- Relator(a)
- Ministro Mauro Campbell Marques
- Órgão julgador
- Segunda Turma
- Data do julgamento
- 16/12/2010
- Data de publicação
- 08/02/2011
STJ – Acórdão, Rel. Ministro Mauro Campbell Marques, Segunda Turma, j. 16/12/2010, p. 08/02/2011
PROCESSUAL CIVIL. AGRAVO REGIMENTAL. VALOR FIXADO A TÍTULO DE HONORÁRIOS. REEXAME DO CONJUNTO-FÁTICO PROBATÓRIO. IMPOSSIBILIDADE. SÚMULA N. 7 DESSA CORTE SUPERIOR. AUSÊNCIA DE PREQUESTIONAMENTO. ENUNCIADO SUMULAR N. 282 DO STF, POR ANALOGIA. PERDA DE OBJETO E CONDENAÇÃO AO PAGAMENTO DE HONORÁRIOS ADVOCATÍCIOS. POSSIBILIDADE. OFENSA AO ART. 535 DO CPC. AUSÊNCIA. 1. A aplicação do Enunciado n. 7 da Súmula desta Corte deve-se à análise sobre eventual afronta ao art. 20, § 4º, do CPC porque a fixação da verba honorária pelo critério da equidade, na instância ordinária, é matéria de ordem fática insuscetível de reexame na via especial, ante o óbice do citado verbete. Precedentes. 2. O art. 12 da Lei n. 4.717/65 não foi prequestionado pelo aresto hostilizado, o que atrai a incidência da Súmula 282 do STF. 3. De qualquer sorte, a jurisprudência do STJ é no sentido de que a posterior extinção do processo não desonera a parte ré de pagar honorários para o advogado constituído. Precedentes. 4. No tocante à violação ao art. 535, inc.
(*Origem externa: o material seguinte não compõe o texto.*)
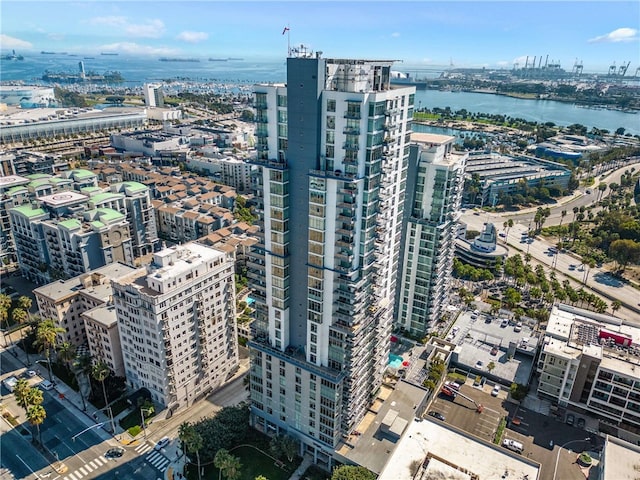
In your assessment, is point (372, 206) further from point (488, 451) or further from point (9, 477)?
A: point (9, 477)

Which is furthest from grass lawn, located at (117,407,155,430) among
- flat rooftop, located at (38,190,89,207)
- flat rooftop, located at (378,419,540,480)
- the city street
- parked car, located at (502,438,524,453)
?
the city street

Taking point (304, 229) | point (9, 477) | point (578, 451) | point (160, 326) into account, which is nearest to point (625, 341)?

II, do CPC, nota-se que o órgão a quo, oferecendo conclusão conforme a prestação jurisdicional solicitada, manifestou-se de forma clara e harmônica sobre a possibilidade de se condenar réu de ação popular ao pagamento de honorários advocatícios sucumbenciais, apesar da perda de objeto da demanda por causa de fato superveniente ocorrida antes da sentença. 5. Os órgãos julgadores não estão obrigados a examinar todas as teses levantadas pelo jurisdicionado durante um processo judicial, basta que as decisões proferidas estejam devida e coerentemente fundamentadas, em obediência ao que determina o art. 93, inc. IX, da Lei Maior. Isso não caracteriza ofensa ao art. 535 do CPC. Precedentes. 6. Agravo regimental não provido. (AgRg nos EDcl no Ag n. 1.252.134/PR, relator Ministro Mauro Campbell Marques, Segunda Turma, julgado em 16/12/2010, DJe de 8/2/2011.)